A psicanálise freudiana via nesse panorama o imaginário daquelas mulheres que não passavam suas fantasias às experiências e moviam-se em direção à produção de neuroses. A Histeria e a melancolia ganharam força e montaram as peças desse quebra-cabeças do ideário feminino no início do século XX.

O movimento feminista que retirou as mulheres de um lugar circunscrito à maternidade e as lançou em outras conquistas, produziu grandes transformações sociais para o mundo contemporâneo. O casamento dissociou-se da ideia de eterno e não é mais a base da família; novas conjugações das figuras parentais trouxeram aos filhos um outro olhar sobre as representatividades da autoridade; surgiram as famílias mono parentais, nas quais os filhos ficam sob os cuidados de somente um dos pais; e as família handicapé definidas pela incompletude funcional e entrega da educação dos filhos para as instituições de ensino.

O idoso resgata certa parte de sua colocação na sociedade que vê na terceira idade alvo de ações sociais e políticas públicas ligadas ao lazer e ao esporte.

A contemporaneidade assiste a busca da mãe por alocar-se existencialmente diferente de outras épocas. Ocorre uma afetação na subjetividade infantil como desinvestimentos narcísicos e aumento da tirania infanto-juvenil, a exemplo do bullying.

A família diminuiu sua robustez no viés da autoridade, surgiram patologias psicológicas como síndromes do pânico, melancolia, transtornos compulsivos de abuso de álcool e drogas e outras relacionadas a transtornos alimentares.

Além da soma de tantas transformações, a atualidade é bastante definida pela presença da tecnologia da comunicação. A despeito de toda maravilha tecnológica, as relações interpessoais sofreram seus danos com a intermediação midiática da empatia. A paisagem do espaço de convivência é bastante semelhante em diversos lugares: todos refletidos sobre a tela do celular e outros dispositivos eletrônicos.

Não há retrocesso possível para o mundo na palma das mãos. Seria, inclusive, uma grande perda para a humanidade caso voltássemos aos processos arcaicos de comunicação e desenvolvimento tecnocientífico.

Contudo, nos sítios de convivência, a interlocução é, na maioria das vezes, intervencionada por representações gráficas cuja função é comunicar uma ideia, emoção ou sentimento. Não só os conhecidos emojis funcionam como doublé do corpo emocional do sujeito.

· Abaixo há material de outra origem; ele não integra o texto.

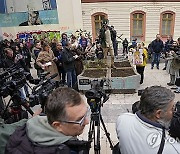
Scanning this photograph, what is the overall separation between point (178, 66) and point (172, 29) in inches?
511

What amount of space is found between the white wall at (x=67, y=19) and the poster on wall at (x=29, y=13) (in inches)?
12.3

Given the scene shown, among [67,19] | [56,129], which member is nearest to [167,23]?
[67,19]

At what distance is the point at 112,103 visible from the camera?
630cm

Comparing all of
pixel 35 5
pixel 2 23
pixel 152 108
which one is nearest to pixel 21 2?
pixel 35 5

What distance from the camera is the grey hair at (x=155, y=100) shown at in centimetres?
172

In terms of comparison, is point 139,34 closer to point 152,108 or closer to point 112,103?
point 112,103

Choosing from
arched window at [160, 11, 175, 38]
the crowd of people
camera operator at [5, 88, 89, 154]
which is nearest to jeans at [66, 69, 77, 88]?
the crowd of people

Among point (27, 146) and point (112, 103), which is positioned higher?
point (27, 146)

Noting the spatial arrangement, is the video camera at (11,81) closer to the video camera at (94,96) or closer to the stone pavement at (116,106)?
the video camera at (94,96)

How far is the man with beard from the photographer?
1.49 m

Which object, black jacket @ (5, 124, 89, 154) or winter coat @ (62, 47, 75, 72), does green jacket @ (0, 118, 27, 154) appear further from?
winter coat @ (62, 47, 75, 72)

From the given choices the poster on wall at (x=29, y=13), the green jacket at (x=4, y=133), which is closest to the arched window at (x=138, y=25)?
the poster on wall at (x=29, y=13)

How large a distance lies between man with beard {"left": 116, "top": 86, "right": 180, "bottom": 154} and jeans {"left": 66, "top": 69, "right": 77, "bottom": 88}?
5.23m

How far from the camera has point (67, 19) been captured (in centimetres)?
1806
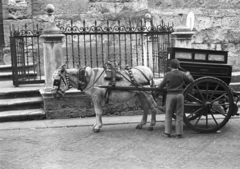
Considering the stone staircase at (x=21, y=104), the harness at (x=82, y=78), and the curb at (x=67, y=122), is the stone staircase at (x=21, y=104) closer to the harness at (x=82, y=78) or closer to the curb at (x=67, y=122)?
the curb at (x=67, y=122)

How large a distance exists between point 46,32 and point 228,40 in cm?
758

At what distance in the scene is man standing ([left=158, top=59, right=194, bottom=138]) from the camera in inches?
261

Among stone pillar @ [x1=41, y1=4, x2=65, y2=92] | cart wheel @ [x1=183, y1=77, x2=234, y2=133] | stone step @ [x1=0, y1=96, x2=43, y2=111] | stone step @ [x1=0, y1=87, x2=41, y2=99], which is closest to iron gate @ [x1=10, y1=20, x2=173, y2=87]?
stone pillar @ [x1=41, y1=4, x2=65, y2=92]

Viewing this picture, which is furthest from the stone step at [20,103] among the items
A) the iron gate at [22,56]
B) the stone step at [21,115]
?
the iron gate at [22,56]

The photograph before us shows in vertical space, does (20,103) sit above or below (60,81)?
below

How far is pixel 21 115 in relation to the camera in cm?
823

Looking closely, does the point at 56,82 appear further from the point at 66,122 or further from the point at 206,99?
the point at 206,99

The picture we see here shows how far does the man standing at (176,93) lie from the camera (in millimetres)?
6629

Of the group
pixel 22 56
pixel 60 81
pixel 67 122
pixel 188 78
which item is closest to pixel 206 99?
pixel 188 78

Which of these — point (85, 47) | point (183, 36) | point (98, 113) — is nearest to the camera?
point (98, 113)

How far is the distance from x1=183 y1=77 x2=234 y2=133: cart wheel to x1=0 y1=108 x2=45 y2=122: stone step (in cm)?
339

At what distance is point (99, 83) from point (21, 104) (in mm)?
2376

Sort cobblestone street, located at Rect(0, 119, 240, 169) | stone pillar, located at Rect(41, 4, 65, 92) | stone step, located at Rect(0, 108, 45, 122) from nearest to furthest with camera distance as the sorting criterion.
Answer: cobblestone street, located at Rect(0, 119, 240, 169), stone step, located at Rect(0, 108, 45, 122), stone pillar, located at Rect(41, 4, 65, 92)

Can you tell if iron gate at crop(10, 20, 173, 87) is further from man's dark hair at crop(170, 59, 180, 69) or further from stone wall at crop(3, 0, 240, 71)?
man's dark hair at crop(170, 59, 180, 69)
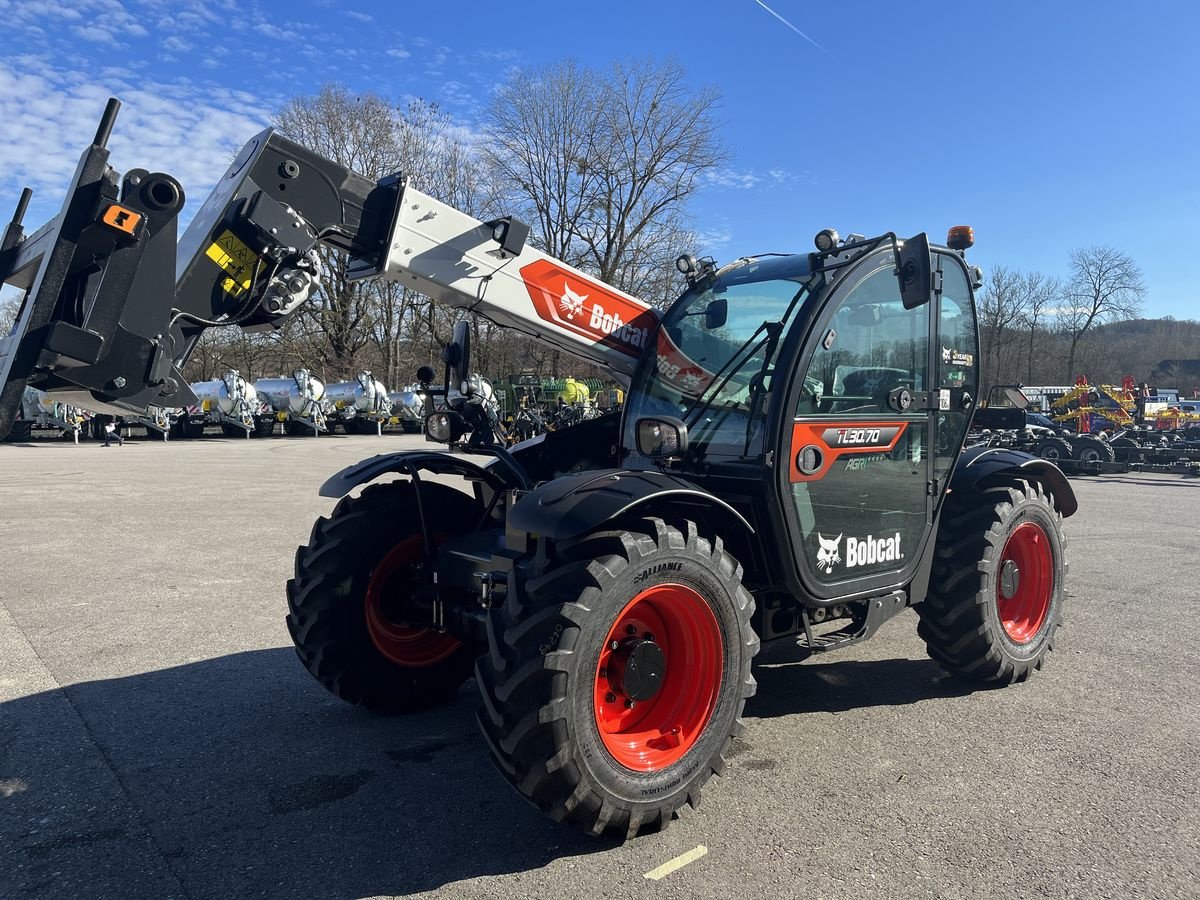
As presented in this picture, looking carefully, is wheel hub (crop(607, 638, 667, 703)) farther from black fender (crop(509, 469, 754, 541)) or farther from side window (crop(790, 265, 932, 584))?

Curtidas, seguidores e outros jargões das redes sociais cumprem o papel de transmitir a fruição relacional dos indivíduos da contemporaneidade. A grande questão que esta forma de relação convoca para questionamento fala sobre a distância e pouca nitidez entre as pessoas. Enquanto, se está em um show no qual a grande parte filma o que está acontecendo ao vivo, corremos o risco de sermos o hard disk (HD) externo de nosso próprio celular. Nossa memória não vai registrar o amalgamento dos fatos e suas respectivas emoções; vai sequer, rever o que se viveu, ao vivo e a cores, em seu post social.

A tecnologia e sua genialidade aproximaram os universos e distanciaram os diálogos. O Iluminismo nos trouxe o gigantismo da mecanização que hoje tão bem é representado pelas redes sociais… a vida alheia que nos alheia à vida.

Em tempos de isolamento e restrições sociais, chega a doer o peito a saudade da conversa na grande família. A conversa une, esclarece, aproxima, acolhe a todos e ajuda na caminhada de mãos dadas sobre o trilho da solidariedade.

Qualquer que seja a forma familiar vigente, a representatividade simbólica da mesa do jantar deve ser reinventada sob o entendimento de se resgatar a dialética entre seus membros. Sejam quantos forem os pés que sustentam e alimentam a conversa, iluminar as relações pela via da palavra pode ser uma boa ideia para acontecer entre a sobremesa e o cafezinho.

Renata Quiroga é psicanalista, coordenadora de Serviço Social, Psicologia, Psicanálise e Psicopedagogia – PSFP.